Inherently inefficient calling convention in Rust?

Because I want the callee to use the object in full and drop it.
I also saw some examples where moving was used extensively to implement type states, but if I had to make all the functions inline, doesn't it ruin incremental compilation of a multi-crate project?

If you mean that this is the same as {*foo}.x (move out of the box, then partially move out of the struct (temporary)), know that:

struct Point {
    x: Vec<()>, // glorified non-`Copy` usize :P
    y: Vec<()>,
    z: Vec<()>,
}

fn check (it: Box<Point>)
{
    let _x = (*it).x;
    let _y = (*it).y;
}

compiles fine, meaning there is indeed a partial move out of the boxed struct.

1 Like

Moving that just reuses the address, and needs to ensure that the original hasn't been changed or moved sounds like… borrowing!

Semi-serious: could Rust run an optimization pass of actual borrow-checker on moves and optimize moves to references where it can see it's safe?

3 Likes

OK, maybe I asked the question the wrong way. My thoughts were that moving in rust is a zero-overhead abstraction, which, for example, can be used such a way: Typestate Programming - The Embedded Rust Book
It seems, I was wrong :frowning:

It is zero-overhead after LLVM optimizes it down to zero.

Everything that Rust compiler does has a ton of overhead and garbage in debug mode, and then in release mode LLVM is given the task of cleaning all of that up down to zero.

5 Likes

The OP example was compiled with optimizations enabled.
All that bothers me is that inlining seems to be critical for such simple optimizations. This is basically means that big Rust programs that want to be effective are doomed to compile eternally, since no incremental compilation is possible.

It seems worth restating with emphasis that you can already make Rust do pass-by-reference just by putting &s in your function signatures. Big programs are certainly not "doomed to compile eternally", except in the trivial sense that we're all human and "doomed" to make some mistakes we won't know to fix until we run a profiler, and optimizers will always have to choose whether the runtime benefit of an optimization outweights the compile-time cost.

In terms of improving compile-time for big projects, this is among the lowest hanging fruit, so I'm sure every project that cares has consciously done this ages ago where it matters. From what I've read, they typically spend much more time worrying about things like how many dependencies they have, what macros they're using, monomorphization of generics, and how to break up large bottleneck crates into smaller crates that can be built in parallel.

6 Likes

#[inline(never)] disables the basic transformation that allows all other compiler optimizations.

4 Likes

I write this with assumption that the function is on a crate boundary.
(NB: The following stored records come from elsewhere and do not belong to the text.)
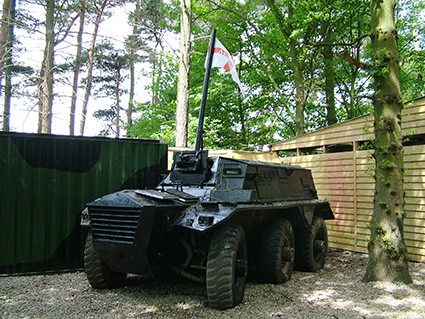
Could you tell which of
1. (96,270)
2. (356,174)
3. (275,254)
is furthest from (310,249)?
(96,270)

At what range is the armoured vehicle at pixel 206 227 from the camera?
193 inches

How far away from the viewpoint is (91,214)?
209 inches

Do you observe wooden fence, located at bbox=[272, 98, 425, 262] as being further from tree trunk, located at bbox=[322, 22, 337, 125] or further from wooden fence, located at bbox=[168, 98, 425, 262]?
tree trunk, located at bbox=[322, 22, 337, 125]

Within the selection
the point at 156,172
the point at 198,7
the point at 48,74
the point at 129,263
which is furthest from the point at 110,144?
the point at 198,7

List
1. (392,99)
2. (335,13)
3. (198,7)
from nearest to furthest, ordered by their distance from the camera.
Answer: (392,99) → (335,13) → (198,7)

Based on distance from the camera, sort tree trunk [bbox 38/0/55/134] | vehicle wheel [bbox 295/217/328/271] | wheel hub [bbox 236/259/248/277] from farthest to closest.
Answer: tree trunk [bbox 38/0/55/134] < vehicle wheel [bbox 295/217/328/271] < wheel hub [bbox 236/259/248/277]

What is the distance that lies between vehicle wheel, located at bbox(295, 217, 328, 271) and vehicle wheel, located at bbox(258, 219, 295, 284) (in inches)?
31.2

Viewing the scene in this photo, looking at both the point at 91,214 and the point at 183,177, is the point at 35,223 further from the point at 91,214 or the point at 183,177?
the point at 183,177

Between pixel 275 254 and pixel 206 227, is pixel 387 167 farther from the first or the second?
pixel 206 227

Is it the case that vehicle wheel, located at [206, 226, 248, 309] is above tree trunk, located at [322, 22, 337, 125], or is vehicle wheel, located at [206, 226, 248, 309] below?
below

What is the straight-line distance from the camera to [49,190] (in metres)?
6.95

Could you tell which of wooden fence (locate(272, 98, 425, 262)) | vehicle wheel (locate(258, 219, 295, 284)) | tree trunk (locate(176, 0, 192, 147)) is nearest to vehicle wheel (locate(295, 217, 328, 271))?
vehicle wheel (locate(258, 219, 295, 284))

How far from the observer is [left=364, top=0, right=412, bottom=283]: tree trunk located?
605 centimetres

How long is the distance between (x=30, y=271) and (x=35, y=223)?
2.56ft
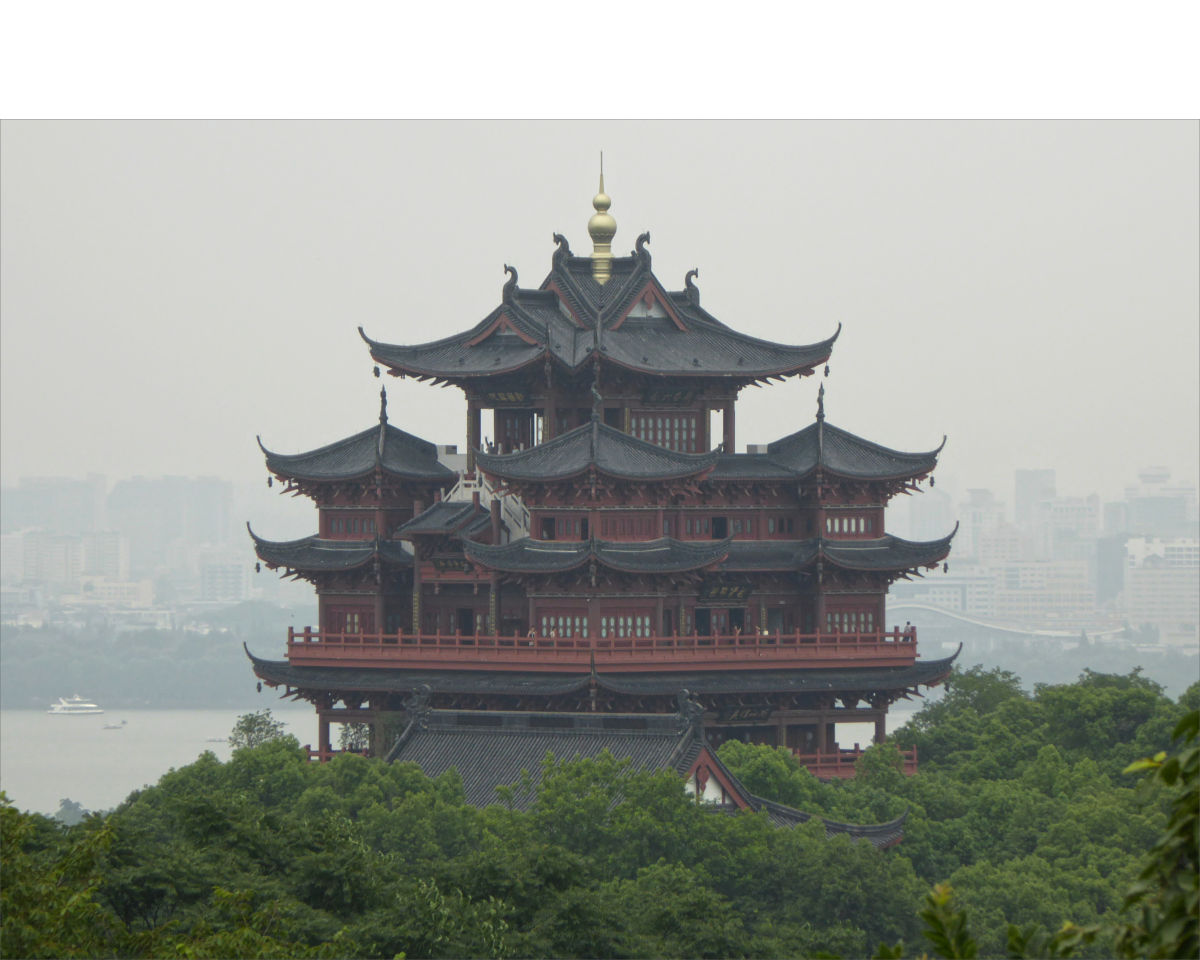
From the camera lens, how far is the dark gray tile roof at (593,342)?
48.9 meters

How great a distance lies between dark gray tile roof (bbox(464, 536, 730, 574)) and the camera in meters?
44.7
Functions can be inlined even across the crate boundary if

  1. it is a generic function.
  2. it has #[inline] attribute attached.
  3. LTO is enabled when compiling binary, including the thinLTO.
2 Likes

That doesn't seem like a good strategy to me. Compile time is finite, so the optimizer always has a limit of how much garbage it can remove and how much code it can inline. So the bigger you project gets the higher the chance that some code will not be optimized fully.

I think ideally it should be a language feature, not an optimization, ie the copy should be elided even in debug builds with no optimizations enabled.
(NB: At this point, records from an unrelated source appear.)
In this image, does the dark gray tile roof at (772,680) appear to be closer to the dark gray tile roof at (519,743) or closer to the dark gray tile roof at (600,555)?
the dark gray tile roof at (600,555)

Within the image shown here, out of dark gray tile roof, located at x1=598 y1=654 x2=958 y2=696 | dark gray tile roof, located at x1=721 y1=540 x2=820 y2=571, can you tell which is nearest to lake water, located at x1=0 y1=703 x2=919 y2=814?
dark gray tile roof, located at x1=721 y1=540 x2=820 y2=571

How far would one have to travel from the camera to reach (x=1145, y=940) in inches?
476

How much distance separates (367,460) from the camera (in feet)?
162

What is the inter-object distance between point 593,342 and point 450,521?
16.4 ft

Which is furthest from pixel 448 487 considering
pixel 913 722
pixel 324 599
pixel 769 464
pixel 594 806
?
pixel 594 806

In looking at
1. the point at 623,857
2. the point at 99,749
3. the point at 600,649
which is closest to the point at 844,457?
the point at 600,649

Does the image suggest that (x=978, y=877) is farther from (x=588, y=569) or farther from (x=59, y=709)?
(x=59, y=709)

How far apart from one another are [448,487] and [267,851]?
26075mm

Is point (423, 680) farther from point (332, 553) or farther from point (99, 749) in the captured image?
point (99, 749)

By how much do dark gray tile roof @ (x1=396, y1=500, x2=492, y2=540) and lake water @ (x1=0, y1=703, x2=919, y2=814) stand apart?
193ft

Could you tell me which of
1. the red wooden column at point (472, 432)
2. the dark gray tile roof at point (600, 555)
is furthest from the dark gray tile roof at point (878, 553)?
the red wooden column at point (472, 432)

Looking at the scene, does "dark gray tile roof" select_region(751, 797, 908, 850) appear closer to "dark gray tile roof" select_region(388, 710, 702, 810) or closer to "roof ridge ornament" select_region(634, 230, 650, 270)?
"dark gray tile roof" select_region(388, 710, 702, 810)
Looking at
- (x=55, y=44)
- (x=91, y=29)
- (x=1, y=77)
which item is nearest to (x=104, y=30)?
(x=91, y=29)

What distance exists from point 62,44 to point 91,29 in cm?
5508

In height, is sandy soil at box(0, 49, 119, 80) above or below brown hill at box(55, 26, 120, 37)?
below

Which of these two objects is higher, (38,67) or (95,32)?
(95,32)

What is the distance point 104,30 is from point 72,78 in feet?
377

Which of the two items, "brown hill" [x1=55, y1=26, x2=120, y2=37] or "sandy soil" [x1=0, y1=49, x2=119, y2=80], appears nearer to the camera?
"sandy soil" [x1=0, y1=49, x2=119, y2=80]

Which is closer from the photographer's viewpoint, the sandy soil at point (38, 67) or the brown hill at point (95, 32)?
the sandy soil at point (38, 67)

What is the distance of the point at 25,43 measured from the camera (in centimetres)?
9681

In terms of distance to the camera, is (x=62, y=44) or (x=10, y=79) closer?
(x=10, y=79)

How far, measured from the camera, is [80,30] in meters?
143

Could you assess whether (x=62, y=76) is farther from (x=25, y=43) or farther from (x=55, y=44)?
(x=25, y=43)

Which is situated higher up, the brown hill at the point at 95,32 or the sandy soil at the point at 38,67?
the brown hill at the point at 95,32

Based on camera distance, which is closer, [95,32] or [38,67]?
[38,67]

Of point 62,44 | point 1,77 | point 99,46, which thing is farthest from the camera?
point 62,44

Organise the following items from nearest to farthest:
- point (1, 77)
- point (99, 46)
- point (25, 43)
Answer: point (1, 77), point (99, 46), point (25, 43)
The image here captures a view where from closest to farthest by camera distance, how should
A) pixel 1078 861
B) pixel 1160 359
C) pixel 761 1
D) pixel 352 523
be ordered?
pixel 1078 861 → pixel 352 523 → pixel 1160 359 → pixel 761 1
For example some time ago I noticed that calling a boxed FnOnce closure always copies its content from heap to the stack before the call. A similar C++ code doesn't do any copies even with -O0.
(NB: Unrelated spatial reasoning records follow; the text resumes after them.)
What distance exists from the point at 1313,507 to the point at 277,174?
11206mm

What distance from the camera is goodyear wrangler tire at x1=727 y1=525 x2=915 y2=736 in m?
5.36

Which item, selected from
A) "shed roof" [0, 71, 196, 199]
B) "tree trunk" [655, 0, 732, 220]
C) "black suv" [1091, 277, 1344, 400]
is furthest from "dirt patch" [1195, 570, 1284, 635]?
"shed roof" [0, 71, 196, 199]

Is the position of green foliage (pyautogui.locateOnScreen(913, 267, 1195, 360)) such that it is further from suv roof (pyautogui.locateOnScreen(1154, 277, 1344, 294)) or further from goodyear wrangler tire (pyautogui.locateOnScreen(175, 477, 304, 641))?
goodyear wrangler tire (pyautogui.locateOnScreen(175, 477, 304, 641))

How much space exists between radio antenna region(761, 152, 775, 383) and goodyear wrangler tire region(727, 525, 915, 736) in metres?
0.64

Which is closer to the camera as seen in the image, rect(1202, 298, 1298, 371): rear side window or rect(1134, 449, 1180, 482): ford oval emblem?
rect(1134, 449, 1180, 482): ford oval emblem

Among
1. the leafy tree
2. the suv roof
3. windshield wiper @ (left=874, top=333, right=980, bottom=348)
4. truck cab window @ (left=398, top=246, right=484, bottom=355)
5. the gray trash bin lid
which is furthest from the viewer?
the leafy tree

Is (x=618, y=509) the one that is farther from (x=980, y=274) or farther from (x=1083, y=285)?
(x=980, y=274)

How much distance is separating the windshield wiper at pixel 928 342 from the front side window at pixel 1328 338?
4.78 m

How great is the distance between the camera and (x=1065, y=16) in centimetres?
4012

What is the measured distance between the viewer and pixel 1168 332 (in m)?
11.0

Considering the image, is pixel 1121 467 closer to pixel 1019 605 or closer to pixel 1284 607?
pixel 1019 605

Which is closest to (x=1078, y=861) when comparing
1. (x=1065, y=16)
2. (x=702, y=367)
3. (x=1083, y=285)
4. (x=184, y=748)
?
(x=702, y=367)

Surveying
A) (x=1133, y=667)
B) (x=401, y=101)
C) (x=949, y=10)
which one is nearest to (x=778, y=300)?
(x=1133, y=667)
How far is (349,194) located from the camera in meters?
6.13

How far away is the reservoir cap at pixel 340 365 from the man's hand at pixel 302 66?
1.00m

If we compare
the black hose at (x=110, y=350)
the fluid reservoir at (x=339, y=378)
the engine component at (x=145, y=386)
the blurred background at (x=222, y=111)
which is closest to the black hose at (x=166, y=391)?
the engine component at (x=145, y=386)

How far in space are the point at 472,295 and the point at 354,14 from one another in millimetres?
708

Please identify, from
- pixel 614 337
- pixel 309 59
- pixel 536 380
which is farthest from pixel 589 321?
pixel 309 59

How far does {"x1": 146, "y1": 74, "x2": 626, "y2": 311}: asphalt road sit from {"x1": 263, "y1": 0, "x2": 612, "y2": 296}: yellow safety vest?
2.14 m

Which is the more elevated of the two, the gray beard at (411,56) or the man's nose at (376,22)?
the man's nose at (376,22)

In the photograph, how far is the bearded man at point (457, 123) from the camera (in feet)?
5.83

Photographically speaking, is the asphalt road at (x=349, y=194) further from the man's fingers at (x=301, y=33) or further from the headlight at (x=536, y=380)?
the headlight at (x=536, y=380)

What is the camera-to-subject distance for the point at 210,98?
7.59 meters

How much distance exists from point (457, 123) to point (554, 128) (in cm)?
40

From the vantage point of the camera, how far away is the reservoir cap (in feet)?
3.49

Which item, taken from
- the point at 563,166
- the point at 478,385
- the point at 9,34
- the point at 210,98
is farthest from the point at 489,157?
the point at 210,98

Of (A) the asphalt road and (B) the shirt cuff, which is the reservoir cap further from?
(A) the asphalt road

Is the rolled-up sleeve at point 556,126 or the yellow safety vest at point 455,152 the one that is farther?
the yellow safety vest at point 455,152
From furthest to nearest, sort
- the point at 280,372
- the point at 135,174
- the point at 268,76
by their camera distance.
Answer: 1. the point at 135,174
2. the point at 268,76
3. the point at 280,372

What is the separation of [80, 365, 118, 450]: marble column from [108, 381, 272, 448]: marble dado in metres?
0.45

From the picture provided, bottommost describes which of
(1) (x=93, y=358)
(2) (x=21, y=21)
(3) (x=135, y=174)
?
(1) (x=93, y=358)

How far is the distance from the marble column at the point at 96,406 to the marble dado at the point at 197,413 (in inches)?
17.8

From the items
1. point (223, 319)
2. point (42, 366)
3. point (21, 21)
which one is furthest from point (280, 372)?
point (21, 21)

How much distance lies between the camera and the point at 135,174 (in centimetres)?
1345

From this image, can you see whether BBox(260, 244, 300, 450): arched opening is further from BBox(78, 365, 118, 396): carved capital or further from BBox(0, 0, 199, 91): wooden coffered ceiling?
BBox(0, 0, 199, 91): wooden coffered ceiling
https://github.com/rust-lang/rust/issues/61042

2 Likes

The current state is temporary. Rust is working on MIR optimizations that will remove such things before LLVM.

2 Likes

I don't think it's desirable to increase the language's specification for performance tweak, without actual runtime performance improved. With optimization we can archive both concise language spec and fast runtime performance. Because the optimization doesn't change the observable behavior of the program except the performance.

But it's true that the LLVM is notably slow to optimize verbose code. That's why we're also working on MIR-level optimizations as @kornel mentioned. MIR has more informations than the LLVM IR like unmonomorphized generics and lifetime, optimization in this stage may improve the compile time.

2 Likes

Would it be possible for you and @kornel to give a ballpark idea of when such optimizations can be stabilized?

Well, first someone has to invest the time/money to actually implement them. One part of the picture is doing copy elision on MIR, which I'm currently playing around with, but I'm just doing that in my free time so I certainly won't give any estimates for that.

I know that there are also some ideas floating around for adjusting function ABIs to do copy elision for Result-returning functions, but I don't think work on that has started yet.

1 Like

This topic was automatically closed 90 days after the last reply. New replies are no longer allowed.